How do the souffrances endurées (SE) work?
Souffrances endurées is the pre-consolidation pain-and-suffering head, scored by the medical expert on a seven-point scale (très léger to très important). Each grade has a customary monetary band. A 4/7 score (moyen) typically translates to roughly €6,000–€10,000 depending on jurisdiction; a 7/7 (très important) can exceed €60,000 in catastrophic cases.

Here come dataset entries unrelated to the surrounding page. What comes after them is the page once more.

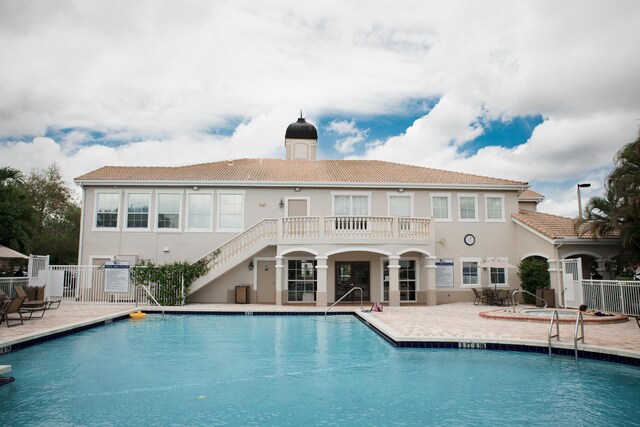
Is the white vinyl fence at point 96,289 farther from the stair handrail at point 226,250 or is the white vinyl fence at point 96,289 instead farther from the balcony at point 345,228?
the balcony at point 345,228

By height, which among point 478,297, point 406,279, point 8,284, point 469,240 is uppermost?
point 469,240

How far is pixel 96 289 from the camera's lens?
21.6 m

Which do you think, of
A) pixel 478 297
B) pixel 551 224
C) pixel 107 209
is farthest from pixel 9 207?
pixel 551 224

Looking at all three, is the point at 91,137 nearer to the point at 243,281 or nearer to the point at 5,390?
the point at 243,281

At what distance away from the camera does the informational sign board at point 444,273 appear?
890 inches

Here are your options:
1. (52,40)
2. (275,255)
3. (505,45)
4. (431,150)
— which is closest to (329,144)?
(431,150)

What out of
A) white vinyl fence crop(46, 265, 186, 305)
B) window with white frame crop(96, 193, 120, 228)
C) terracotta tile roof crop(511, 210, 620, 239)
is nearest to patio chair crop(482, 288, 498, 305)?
terracotta tile roof crop(511, 210, 620, 239)

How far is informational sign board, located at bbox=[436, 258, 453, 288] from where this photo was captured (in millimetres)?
22609

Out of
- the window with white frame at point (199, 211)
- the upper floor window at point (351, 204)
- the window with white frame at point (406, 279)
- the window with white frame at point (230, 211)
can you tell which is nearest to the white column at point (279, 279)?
the window with white frame at point (230, 211)

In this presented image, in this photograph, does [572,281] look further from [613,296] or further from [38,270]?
[38,270]

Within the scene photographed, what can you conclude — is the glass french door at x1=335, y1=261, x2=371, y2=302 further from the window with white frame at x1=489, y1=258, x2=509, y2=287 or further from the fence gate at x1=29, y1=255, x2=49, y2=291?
the fence gate at x1=29, y1=255, x2=49, y2=291

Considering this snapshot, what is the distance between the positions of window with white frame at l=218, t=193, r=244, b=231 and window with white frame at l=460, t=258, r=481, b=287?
37.1ft

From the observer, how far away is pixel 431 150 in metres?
32.0

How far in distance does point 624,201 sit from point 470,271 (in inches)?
308
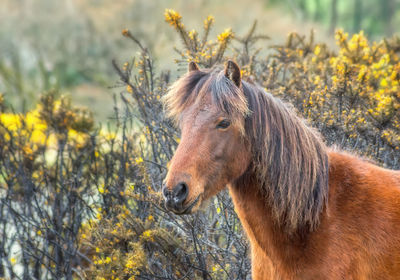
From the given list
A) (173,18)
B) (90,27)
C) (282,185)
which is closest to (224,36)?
(173,18)

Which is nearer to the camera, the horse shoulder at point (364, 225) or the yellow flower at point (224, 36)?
the horse shoulder at point (364, 225)

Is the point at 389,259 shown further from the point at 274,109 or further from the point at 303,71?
the point at 303,71

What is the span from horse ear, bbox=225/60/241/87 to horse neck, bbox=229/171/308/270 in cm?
57

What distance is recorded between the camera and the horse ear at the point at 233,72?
277 cm

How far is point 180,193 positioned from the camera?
2.46 meters

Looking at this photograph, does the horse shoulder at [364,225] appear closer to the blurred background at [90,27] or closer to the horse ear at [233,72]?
the horse ear at [233,72]

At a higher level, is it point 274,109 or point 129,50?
point 129,50

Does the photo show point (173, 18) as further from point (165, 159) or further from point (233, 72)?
point (233, 72)

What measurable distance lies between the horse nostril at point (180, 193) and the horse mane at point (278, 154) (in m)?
0.51

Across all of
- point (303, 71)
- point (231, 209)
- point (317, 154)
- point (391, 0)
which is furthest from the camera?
point (391, 0)

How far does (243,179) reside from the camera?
9.37 ft

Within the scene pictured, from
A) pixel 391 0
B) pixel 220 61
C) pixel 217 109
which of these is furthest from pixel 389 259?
pixel 391 0

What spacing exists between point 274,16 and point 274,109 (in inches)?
843

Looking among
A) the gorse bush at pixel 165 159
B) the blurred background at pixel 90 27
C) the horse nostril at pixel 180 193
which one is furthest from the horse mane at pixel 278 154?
the blurred background at pixel 90 27
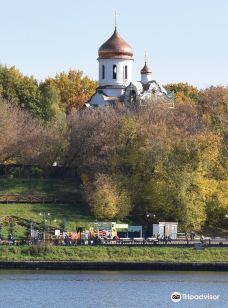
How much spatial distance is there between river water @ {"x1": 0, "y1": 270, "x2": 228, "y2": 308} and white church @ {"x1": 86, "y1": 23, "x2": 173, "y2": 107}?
2137 inches

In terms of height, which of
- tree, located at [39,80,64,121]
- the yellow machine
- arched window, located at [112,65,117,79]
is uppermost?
arched window, located at [112,65,117,79]

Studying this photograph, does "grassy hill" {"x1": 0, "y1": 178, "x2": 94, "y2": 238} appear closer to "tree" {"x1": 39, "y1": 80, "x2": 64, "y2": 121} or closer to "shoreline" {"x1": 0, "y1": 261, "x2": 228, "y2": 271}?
"shoreline" {"x1": 0, "y1": 261, "x2": 228, "y2": 271}

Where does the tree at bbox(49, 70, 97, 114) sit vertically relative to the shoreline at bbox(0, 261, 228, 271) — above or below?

What is the Barème Mornet?
A reference schedule of indicative point values for the principal extra-patrimonial heads (DFP in particular), maintained in successive editions by Conseiller Mornet of the Cour d'appel de Paris. It is not statutory, but is treated as the working benchmark by courts of appeal across France. Updated periodically; current editions reflect inflation through the early 2020s.
How does the Fonds de Garantie pricing interact?
The Fonds de Garantie des Victimes (FGTI), which compensates victims of terrorism and certain uninsured-driver cases, publishes its own internal Dintilhac-aligned schedule. Many practitioners use FGTI offers as a floor, given the Fonds' statutory duty to make full and fair offers. ONIAM, the medical-accident compensation body, uses a similar approach for its no-fault payouts.

Sources

  • Rapport du groupe de travail chargé d'élaborer une nomenclature des préjudices corporels (Dintilhac, 2005), La Documentation française
  • Loi n° 85-677 du 5 juillet 1985 (Loi Badinter) — offer regime for road-traffic victims
  • Code de la santé publique, art. L.1142-1 et seq. — ONIAM no-fault medical-accident compensation
  • Code des assurances, art. L.421-1 et seq. — Fonds de Garantie des Victimes (FGTI)
  • Mornet, B. — Référentiel indicatif de l'indemnisation du préjudice corporel des cours d'appel (current edition)
  • Cour de cassation, 2ème ch. civ., decisions on Dintilhac compliance and reasoning standards
  • Gazette du Palais — barèmes de capitalisation (annual)
  • Avant-projet de réforme de la responsabilité civile (Chancellerie, 2017)
Editorial note. This guide explains the Dintilhac framework in general terms. It is not legal advice, and quantum should always be checked against the current Mornet edition and the jurisprudence of the relevant cour d'appel. See our full disclaimer.